24 September 2015

The Party of Francis

Part of my job involves listening to raw opinion over the phone. Over the past week I've heard people griping about the Pope's visit to the U.S. and his address before Congress. All the griping comes from the right. From that perspective, Bergoglio has committed sins of both commission and omission. Someone says it's none of his business to tell other countries to take in more refugees. Another says it's none of his business to try and mediate between the U.S. and Cuba. It's also none of his business to talk about climate change, someone said, unless he lectures the Chinese, the Indians and his own people in South America first. As for the sins of omission, after the address today, someone complained that he had not denounced Planned Parenthood for its for-profit organ harvesting. In short, whenever Francis ruffles Republican feathers the reactionaries say he should stick to religion, which to them means morality as preached on Fox News or political talk radio.

By comparison, from the broadly-defined left only a relative handful of hardcore feminists and Native activists have criticized the pontiff, the Natives for his canonization of a new saint they accuse of cultural genocide, the feminists for all the predictable but still-valid reasons. For the most part, liberals and progressives have been the current Pope's loudest cheerleaders. They're happy to see a Pope who's on the side of science on climate change, who's more concerned about the plight of the poor than the dangers of socialism/marxism/communism/big government, who seems at least more forgiving, if not necessarily more indulgent on gender and reproductive issues. If he makes Republicans angry -- at least one Representative boycotted today's address over climate politics -- he must be doing something right. But Bergoglio himself today warned against "the simplistic reductionism which sees only good or evil; or, if you will, the righteous and sinners." While that's sound advice, it should also remind his liberal American fans that Francis isn't necessarily on their side, even if he's more obviously not on the other side. His protest that the traditional family "is threatened, perhaps as never before" by "fundamental relationships ... being called into question, [including] the very basis of marriage and the family," should remind us that the Pope isn't as progressive on all fronts as some would hope. Again, however, that doesn't put him on the Republican side of family politics. "At the risk of oversimplifying," he said, "we might say that we live in a culture which pressures young people not to start a family, because they lack possibilities for the future.
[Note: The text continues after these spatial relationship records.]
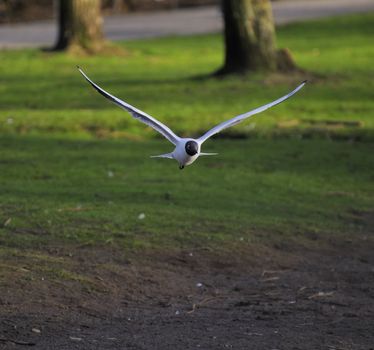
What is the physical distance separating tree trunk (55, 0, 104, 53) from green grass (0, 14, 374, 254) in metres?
0.70

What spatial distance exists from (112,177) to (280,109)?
561 centimetres

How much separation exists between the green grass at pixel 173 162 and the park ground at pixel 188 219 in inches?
1.2

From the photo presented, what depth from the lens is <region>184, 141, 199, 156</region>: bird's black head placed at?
20.4ft

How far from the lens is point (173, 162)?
14445 mm

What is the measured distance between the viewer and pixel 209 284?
9.73 metres

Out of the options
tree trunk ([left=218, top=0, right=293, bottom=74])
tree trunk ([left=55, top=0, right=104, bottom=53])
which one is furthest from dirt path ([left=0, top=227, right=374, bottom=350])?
tree trunk ([left=55, top=0, right=104, bottom=53])

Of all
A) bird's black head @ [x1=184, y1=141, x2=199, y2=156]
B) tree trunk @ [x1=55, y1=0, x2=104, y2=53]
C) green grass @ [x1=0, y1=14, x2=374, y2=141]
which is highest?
bird's black head @ [x1=184, y1=141, x2=199, y2=156]

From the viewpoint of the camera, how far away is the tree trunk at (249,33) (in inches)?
797

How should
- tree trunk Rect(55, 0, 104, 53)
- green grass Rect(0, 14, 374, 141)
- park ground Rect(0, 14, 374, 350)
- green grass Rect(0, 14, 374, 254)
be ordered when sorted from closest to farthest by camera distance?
Answer: 1. park ground Rect(0, 14, 374, 350)
2. green grass Rect(0, 14, 374, 254)
3. green grass Rect(0, 14, 374, 141)
4. tree trunk Rect(55, 0, 104, 53)

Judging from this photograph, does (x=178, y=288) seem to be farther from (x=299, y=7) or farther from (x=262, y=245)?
(x=299, y=7)

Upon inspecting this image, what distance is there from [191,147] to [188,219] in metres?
5.19

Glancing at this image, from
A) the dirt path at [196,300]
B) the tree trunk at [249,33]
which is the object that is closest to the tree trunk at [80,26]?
the tree trunk at [249,33]

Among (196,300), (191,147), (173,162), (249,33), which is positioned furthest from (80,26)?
(191,147)

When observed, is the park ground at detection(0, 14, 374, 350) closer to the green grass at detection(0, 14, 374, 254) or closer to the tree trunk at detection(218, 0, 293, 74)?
the green grass at detection(0, 14, 374, 254)
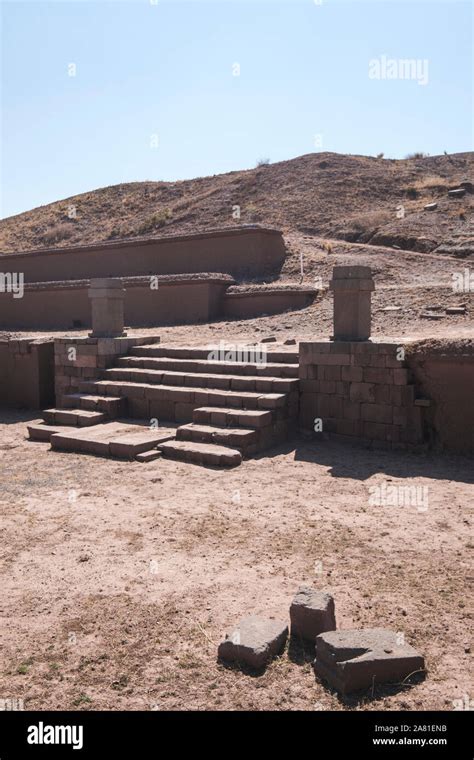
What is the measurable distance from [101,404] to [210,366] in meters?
2.05

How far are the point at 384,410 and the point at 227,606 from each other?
16.7ft

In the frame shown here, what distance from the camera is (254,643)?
3.96 meters

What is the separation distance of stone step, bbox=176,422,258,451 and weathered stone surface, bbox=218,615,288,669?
4.63 m

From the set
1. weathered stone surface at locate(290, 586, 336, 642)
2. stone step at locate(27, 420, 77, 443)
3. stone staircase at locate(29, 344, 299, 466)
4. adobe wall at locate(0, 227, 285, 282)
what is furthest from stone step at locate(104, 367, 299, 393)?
adobe wall at locate(0, 227, 285, 282)

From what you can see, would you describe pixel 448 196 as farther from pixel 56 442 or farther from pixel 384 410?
pixel 56 442

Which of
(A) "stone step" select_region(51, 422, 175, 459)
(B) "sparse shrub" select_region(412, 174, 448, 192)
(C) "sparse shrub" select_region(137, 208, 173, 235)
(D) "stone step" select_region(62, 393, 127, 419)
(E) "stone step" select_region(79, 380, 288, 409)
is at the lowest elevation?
(A) "stone step" select_region(51, 422, 175, 459)

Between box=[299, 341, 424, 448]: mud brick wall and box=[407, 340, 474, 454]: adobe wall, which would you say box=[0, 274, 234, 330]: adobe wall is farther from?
box=[407, 340, 474, 454]: adobe wall

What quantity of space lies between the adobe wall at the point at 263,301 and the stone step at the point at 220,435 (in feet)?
23.5

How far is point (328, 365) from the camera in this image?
9688 mm

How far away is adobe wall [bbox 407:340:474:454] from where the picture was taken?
27.9ft

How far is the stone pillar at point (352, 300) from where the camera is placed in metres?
9.56

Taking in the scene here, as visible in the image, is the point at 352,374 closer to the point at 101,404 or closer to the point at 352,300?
the point at 352,300
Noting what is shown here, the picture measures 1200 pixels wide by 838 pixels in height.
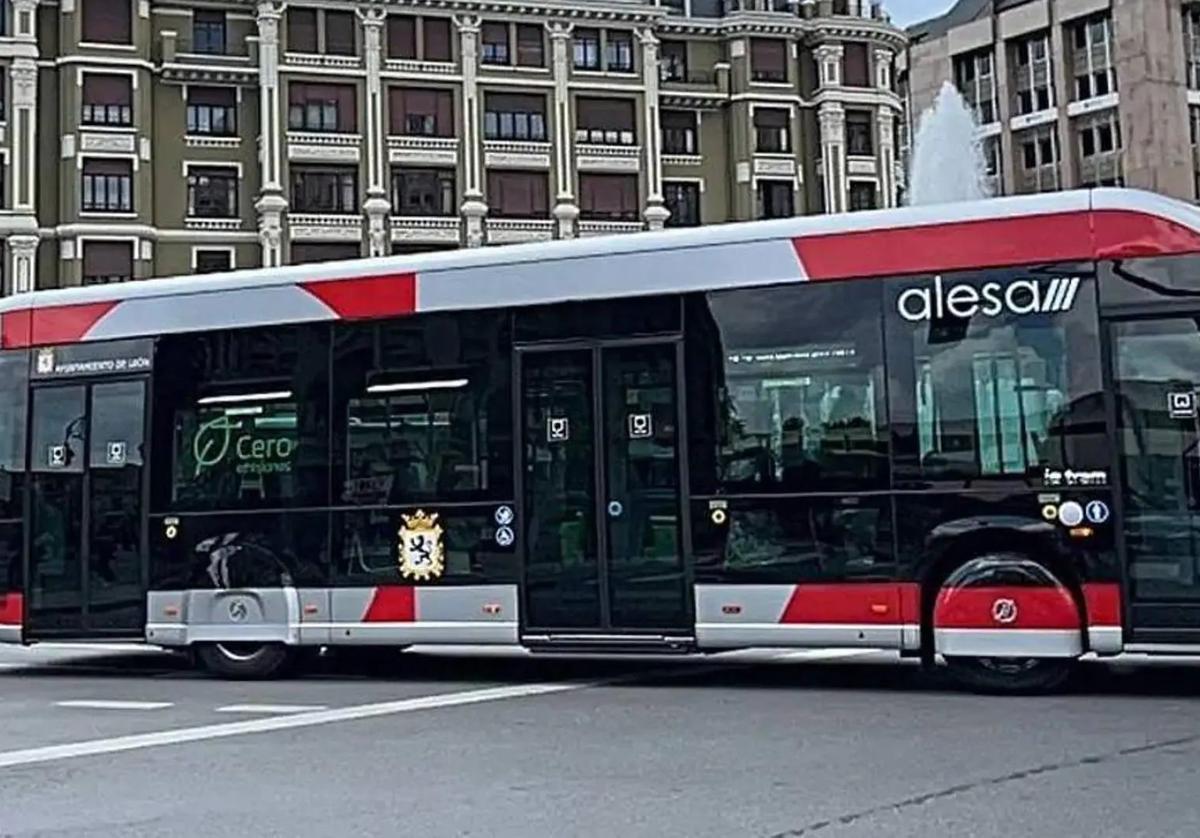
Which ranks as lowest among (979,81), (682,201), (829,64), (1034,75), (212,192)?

Yet this same culture presents others with so many options that they too are dissuaded from starting a family." In other words, the problem isn't just gays and feminists but also poverty and individualist consumerism. One can still ask what's worth saving about the traditional family (for Francis it seems to be all about the children) but few on the left are as daring on that issue as their predecessors were a century or more ago.

An institution like the Catholic Church that can't reconcile itself to full gender equality or the equality of all sexual choices of consenting adults clearly draws lines against progress on some fronts while leaving the borders open, if you will, on others. Just as the Pope appears to agree with the left on some issues but not on others, the left should be able to applaud him when he deserves it and criticize him and his church when they deserve it. Right now, contra Stalin, the American left seems convinced that Francis can bring many divisions to their long twilight struggle with Republican conservatism. If he does help, fine, but the left can go too far in making him a moral leader of any aspect of their struggle. It should always be understood that while a Pope may agree with the left on important issues, it remains both possible and preferable that people arrive at those positions without assuming that they're true only because God wills it. The limits of any Pope's alliance with the historic global left illustrate, perhaps better than anything else, the limit of God's will in the real world.